• _Record set_

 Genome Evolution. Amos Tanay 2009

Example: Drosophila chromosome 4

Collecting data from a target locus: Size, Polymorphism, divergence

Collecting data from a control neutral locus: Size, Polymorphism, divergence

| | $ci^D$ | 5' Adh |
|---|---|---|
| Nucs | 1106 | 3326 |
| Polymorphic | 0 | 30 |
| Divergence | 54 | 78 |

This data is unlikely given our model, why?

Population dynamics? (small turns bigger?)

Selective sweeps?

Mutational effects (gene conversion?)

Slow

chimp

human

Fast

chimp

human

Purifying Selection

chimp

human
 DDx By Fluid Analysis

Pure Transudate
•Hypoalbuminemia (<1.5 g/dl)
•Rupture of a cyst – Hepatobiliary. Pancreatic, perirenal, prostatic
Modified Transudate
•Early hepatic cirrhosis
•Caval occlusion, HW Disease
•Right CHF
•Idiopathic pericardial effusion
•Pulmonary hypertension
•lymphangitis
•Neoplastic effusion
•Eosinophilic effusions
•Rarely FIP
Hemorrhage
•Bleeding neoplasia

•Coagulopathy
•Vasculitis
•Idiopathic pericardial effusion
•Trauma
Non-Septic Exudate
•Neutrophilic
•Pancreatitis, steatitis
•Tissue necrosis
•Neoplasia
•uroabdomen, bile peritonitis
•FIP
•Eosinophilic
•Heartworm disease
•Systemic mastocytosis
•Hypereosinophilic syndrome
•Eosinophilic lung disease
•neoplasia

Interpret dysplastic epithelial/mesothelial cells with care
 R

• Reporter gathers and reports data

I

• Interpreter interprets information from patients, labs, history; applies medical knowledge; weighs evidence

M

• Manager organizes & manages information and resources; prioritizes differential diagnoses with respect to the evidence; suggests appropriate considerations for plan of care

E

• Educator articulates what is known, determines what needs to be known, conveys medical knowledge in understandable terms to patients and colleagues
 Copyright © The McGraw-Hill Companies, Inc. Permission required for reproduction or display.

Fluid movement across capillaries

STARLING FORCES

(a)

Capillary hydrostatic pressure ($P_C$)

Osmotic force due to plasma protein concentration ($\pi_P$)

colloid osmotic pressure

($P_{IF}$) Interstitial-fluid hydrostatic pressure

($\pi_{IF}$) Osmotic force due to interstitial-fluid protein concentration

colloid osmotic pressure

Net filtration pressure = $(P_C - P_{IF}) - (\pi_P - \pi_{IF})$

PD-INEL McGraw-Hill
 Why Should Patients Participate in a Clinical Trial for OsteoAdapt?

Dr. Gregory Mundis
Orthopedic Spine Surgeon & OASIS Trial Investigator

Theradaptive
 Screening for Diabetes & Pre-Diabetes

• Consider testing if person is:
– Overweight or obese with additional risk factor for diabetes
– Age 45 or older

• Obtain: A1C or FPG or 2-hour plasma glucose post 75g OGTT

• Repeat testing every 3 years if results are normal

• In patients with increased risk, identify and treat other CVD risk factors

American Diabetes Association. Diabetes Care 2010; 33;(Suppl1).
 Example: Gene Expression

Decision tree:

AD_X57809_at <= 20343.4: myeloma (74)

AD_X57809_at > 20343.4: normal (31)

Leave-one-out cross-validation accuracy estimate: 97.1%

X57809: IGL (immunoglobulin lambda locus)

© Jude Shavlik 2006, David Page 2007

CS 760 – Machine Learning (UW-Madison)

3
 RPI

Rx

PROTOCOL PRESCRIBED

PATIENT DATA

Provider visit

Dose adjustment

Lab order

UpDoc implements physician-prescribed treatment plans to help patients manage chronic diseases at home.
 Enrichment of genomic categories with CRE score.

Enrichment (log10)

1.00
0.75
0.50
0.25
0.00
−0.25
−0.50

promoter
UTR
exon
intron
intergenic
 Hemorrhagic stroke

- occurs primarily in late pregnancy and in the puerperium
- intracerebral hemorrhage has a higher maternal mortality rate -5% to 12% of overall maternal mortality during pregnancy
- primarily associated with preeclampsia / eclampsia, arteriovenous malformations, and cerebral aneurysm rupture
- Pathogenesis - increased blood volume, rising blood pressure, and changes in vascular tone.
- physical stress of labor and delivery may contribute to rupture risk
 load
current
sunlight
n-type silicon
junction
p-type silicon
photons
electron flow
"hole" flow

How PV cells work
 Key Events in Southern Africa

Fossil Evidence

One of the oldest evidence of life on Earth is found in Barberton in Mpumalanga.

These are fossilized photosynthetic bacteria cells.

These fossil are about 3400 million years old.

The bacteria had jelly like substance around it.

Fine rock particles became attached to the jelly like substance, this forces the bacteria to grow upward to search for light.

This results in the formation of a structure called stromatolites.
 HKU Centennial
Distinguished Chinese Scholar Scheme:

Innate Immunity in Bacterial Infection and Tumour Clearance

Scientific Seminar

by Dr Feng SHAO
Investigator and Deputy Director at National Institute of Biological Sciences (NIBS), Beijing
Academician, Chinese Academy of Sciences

• _Problem to solve_
The full listing above needs to be output exactly.

• _Expected output_
 Genome Evolution. Amos Tanay 2009

Example: Drosophila chromosome 4

Collecting data from a target locus: Size, Polymorphism, divergence

Collecting data from a control neutral locus: Size, Polymorphism, divergence

| | $ci^D$ | 5' Adh |
|---|---|---|
| Nucs | 1106 | 3326 |
| Polymorphic | 0 | 30 |
| Divergence | 54 | 78 |

This data is unlikely given our model, why?

Population dynamics? (small turns bigger?)

Selective sweeps?

Mutational effects (gene conversion?)

Slow

chimp

human

Fast

chimp

human

Purifying Selection

chimp

human
 DDx By Fluid Analysis

Pure Transudate
•Hypoalbuminemia (<1.5 g/dl)
•Rupture of a cyst – Hepatobiliary. Pancreatic, perirenal, prostatic
Modified Transudate
•Early hepatic cirrhosis
•Caval occlusion, HW Disease
•Right CHF
•Idiopathic pericardial effusion
•Pulmonary hypertension
•lymphangitis
•Neoplastic effusion
•Eosinophilic effusions
•Rarely FIP
Hemorrhage
•Bleeding neoplasia

•Coagulopathy
•Vasculitis
•Idiopathic pericardial effusion
•Trauma
Non-Septic Exudate
•Neutrophilic
•Pancreatitis, steatitis
•Tissue necrosis
•Neoplasia
•uroabdomen, bile peritonitis
•FIP
•Eosinophilic
•Heartworm disease
•Systemic mastocytosis
•Hypereosinophilic syndrome
•Eosinophilic lung disease
•neoplasia

Interpret dysplastic epithelial/mesothelial cells with care
 R

• Reporter gathers and reports data

I

• Interpreter interprets information from patients, labs, history; applies medical knowledge; weighs evidence

M

• Manager organizes & manages information and resources; prioritizes differential diagnoses with respect to the evidence; suggests appropriate considerations for plan of care

E

• Educator articulates what is known, determines what needs to be known, conveys medical knowledge in understandable terms to patients and colleagues
 Copyright © The McGraw-Hill Companies, Inc. Permission required for reproduction or display.

Fluid movement across capillaries

STARLING FORCES

(a)

Capillary hydrostatic pressure ($P_C$)

Osmotic force due to plasma protein concentration ($\pi_P$)

colloid osmotic pressure

($P_{IF}$) Interstitial-fluid hydrostatic pressure

($\pi_{IF}$) Osmotic force due to interstitial-fluid protein concentration

colloid osmotic pressure

Net filtration pressure = $(P_C - P_{IF}) - (\pi_P - \pi_{IF})$

PD-INEL McGraw-Hill
 Why Should Patients Participate in a Clinical Trial for OsteoAdapt?

Dr. Gregory Mundis
Orthopedic Spine Surgeon & OASIS Trial Investigator

Theradaptive
 Screening for Diabetes & Pre-Diabetes

• Consider testing if person is:
– Overweight or obese with additional risk factor for diabetes
– Age 45 or older

• Obtain: A1C or FPG or 2-hour plasma glucose post 75g OGTT

• Repeat testing every 3 years if results are normal

• In patients with increased risk, identify and treat other CVD risk factors

American Diabetes Association. Diabetes Care 2010; 33;(Suppl1).
 Example: Gene Expression

Decision tree:

AD_X57809_at <= 20343.4: myeloma (74)

AD_X57809_at > 20343.4: normal (31)

Leave-one-out cross-validation accuracy estimate: 97.1%

X57809: IGL (immunoglobulin lambda locus)

© Jude Shavlik 2006, David Page 2007

CS 760 – Machine Learning (UW-Madison)

3
 RPI

Rx

PROTOCOL PRESCRIBED

PATIENT DATA

Provider visit

Dose adjustment

Lab order

UpDoc implements physician-prescribed treatment plans to help patients manage chronic diseases at home.
 Enrichment of genomic categories with CRE score.

Enrichment (log10)

1.00
0.75
0.50
0.25
0.00
−0.25
−0.50

promoter
UTR
exon
intron
intergenic
 Hemorrhagic stroke

- occurs primarily in late pregnancy and in the puerperium
- intracerebral hemorrhage has a higher maternal mortality rate -5% to 12% of overall maternal mortality during pregnancy
- primarily associated with preeclampsia / eclampsia, arteriovenous malformations, and cerebral aneurysm rupture
- Pathogenesis - increased blood volume, rising blood pressure, and changes in vascular tone.
- physical stress of labor and delivery may contribute to rupture risk
 load
current
sunlight
n-type silicon
junction
p-type silicon
photons
electron flow
"hole" flow

How PV cells work
 Key Events in Southern Africa

Fossil Evidence

One of the oldest evidence of life on Earth is found in Barberton in Mpumalanga.

These are fossilized photosynthetic bacteria cells.

These fossil are about 3400 million years old.

The bacteria had jelly like substance around it.

Fine rock particles became attached to the jelly like substance, this forces the bacteria to grow upward to search for light.

This results in the formation of a structure called stromatolites.
 HKU Centennial
Distinguished Chinese Scholar Scheme:

Innate Immunity in Bacterial Infection and Tumour Clearance

Scientific Seminar

by Dr Feng SHAO
Investigator and Deputy Director at National Institute of Biological Sciences (NIBS), Beijing
Academician, Chinese Academy of Sciences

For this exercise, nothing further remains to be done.